Building the Tracking System

15 min to complete

Previously, we learned that Mutants have emerged from the shadows and are wreaking havoc on the earth! Our mission is to help the Government keep the Mutants under control by building a Mutant Monitoring System (MMS). The MMS consists of a database that will contain a Mutant Catalog and Monitoring system. In the previous lesson, we created the Mutant Catalog that includes the name, address, and picture of each mutant. Now, we will build the Monitoring system to track the mutants — a time-series database of events that collects unique metrics for each mutant.

Setting up a Cluster

Before we proceed, make sure you have a cluster set up as explained here.

Building the Monitoring System

The next step is to create the tracking system keyspace and table that will allow us to keep track of the following mutant metrics:

  • Name
  • Timestamp
  • Location
  • Speed
  • Velocity
  • Heat
  • Telepathy powers

First, let’s create the tracking keyspace. If you are not in the cqlsh, connect first:

docker exec -it scylla-node1 cqlsh
CREATE KEYSPACE tracking WITH REPLICATION = { 'class' : 'NetworkTopologyStrategy','DC1' : 3};

For this keyspace, we will use a replication factor of three with the NetworkTopologyStrategy. With a replication factor set to three, there will be a replica of the data on each node.

Now we can create the tracking_data table:

use tracking;
CREATE TABLE tracking_data (
       first_name text,
       last_name text,
       timestamp timestamp,
       location varchar,
       speed double,
       heat double,
       telepathy_powers int,
       primary key((first_name, last_name), timestamp))
       WITH CLUSTERING ORDER BY (timestamp DESC)
       AND default_time_to_live = 72000 
       AND gc_grace_seconds = 0
       AND COMPACTION = {'class': 'TimeWindowCompactionStrategy',
                                  'compaction_window_unit' : 'HOURS',
                                  'compaction_window_size' : 1}; 

The primary key in ScyllaDB usually consists of two parts: A Partition Key and Clustering columns. The intent of a partition key is to identify the node that stores a particular row. The clustering key is the second part of the primary key, and its purpose is to store the data in sorted order. For this table, we will use the timestamp column so we can search for data on a day-to-day basis for the mutants.
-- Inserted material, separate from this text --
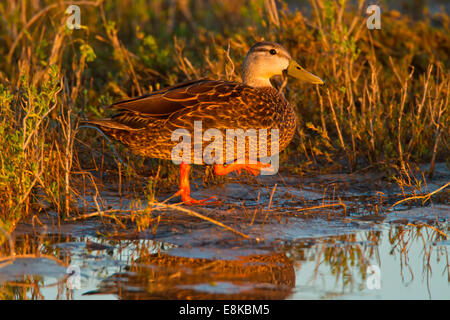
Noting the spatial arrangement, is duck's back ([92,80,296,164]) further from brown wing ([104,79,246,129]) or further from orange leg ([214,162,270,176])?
orange leg ([214,162,270,176])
A composite partition key is simply a way to use two or more columns as a partition key. In the table created above, our composite partition key is first_name, last_name. Since first_name and last_name in the tracking_data table is the partition key, all of the rows in each partition are ordered by the clustering key, timestamp.

ScyllaDB stores data in SSTables on the disk. When compaction operations run, it will merge multiple SSTables into a single new one. It is important to choose the right compaction strategy for the right use case. For the MMS, we chose the TimeWindowCompactionStrategy because it was designed for time series data and uses the time of a data point as the clustering key. In a time-series use case, we see some common features:

  1. The Clustering Key and write time are correlated.
  2. Data is added in time order. Only a few out-of-order writes, typically rearranged by just a few seconds.
  3. Data is only deleted through Tdocs.scylladb.com/kb/compactionTL (Time To Live) or by deleting an entire partition.
  4. Data is written at a nearly constant rate.
  5. A query on a time series is usually a range query on a given partition—the most common query is of the form “values from the last hour/day/week.”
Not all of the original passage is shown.